Table 1: Feature Names and Details

Exploratory Data Analysis

Before approaching the ML model creation, Exploratory Data Analysis (EDA) allows for insights into the traits of the data and the fundamental relationships between features [5]. In this context, it incorporates assessing data quality, identifying distinct outliers, observing data distributions, correlations and relationships between features. Data quality was first assessed by checking for missing values within the rows of the dataset, of which there were none. However, the dataset was observed to be imbalanced with the large majority of cell behaviour being normal (72.4%) rather than anomalous (27.6%).

Figure 1: Normal and Anomalous box plots of mean UE devices (Uplink)

Data visualisation was subsequently done by plotting boxplots for normal and anomalous behaviour for all 12 predictor features (except “Time”, the feature “Time” cannot be analysed until it is converted into alternate forms and is thus negated for this section). Any values determined to be outliers by Tukey’s method [6] was plotted as a diamond dot. Utilizing this method, the only distinct global outlier was identified in the mean active UE devices (uplink) feature, shown in Figure 1, with a value of 2.668 and was subsequently removed for all following analysis and model training.

Afterwards, feature importance was examined to determine which features would benefit the performance of the models and should be utilised.
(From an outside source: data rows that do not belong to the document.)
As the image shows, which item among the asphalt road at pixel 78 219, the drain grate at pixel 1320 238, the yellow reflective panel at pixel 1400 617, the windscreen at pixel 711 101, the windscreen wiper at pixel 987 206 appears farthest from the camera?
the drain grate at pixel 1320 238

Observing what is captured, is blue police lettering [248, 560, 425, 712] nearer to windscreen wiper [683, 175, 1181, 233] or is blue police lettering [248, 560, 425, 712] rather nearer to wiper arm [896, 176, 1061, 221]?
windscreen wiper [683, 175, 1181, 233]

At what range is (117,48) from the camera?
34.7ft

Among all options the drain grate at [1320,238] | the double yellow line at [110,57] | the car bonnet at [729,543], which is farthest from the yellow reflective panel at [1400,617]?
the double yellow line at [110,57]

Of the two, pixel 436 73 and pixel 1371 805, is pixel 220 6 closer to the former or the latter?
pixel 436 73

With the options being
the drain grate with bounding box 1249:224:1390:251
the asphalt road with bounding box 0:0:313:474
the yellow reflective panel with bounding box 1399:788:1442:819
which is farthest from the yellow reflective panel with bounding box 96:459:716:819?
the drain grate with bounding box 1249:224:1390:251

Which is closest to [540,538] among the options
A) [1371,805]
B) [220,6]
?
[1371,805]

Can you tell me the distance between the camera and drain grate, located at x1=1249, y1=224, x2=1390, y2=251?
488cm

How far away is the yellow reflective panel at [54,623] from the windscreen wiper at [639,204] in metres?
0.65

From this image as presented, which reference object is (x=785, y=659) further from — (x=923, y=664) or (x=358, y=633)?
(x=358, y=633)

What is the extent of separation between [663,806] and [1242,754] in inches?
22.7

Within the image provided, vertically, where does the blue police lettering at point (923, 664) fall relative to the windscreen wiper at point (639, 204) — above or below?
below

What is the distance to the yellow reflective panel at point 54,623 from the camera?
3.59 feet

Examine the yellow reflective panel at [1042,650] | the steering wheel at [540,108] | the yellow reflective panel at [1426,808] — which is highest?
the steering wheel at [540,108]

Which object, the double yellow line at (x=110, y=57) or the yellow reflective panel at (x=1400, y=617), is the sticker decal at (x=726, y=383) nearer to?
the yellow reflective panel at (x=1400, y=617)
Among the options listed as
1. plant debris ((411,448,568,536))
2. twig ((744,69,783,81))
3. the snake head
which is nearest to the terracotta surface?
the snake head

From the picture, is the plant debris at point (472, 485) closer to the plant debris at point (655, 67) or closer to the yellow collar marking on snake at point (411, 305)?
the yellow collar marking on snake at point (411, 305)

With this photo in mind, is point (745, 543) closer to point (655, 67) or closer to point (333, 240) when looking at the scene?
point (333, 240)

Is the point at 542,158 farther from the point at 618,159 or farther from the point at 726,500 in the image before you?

This was done through hypothesis tests that would determine whether a feature has a statistically significant effect on the outcome feature “Behaviour”. To ascertain the type of statistical analysis to perform, a Shapiro-Wilk (SW) test for normality [7] was conducted and it revealed that all features were not normal (p > 0.05), as such, non-parametric hypothesis tests, the Chi Square test for homogeneity [8], Point-Biserial correlation (PB) [9] and Mann Whitney U-test (MW) [10] were selected.

Figure 2: Scatter plot of percentage of PRB usage (Uplink)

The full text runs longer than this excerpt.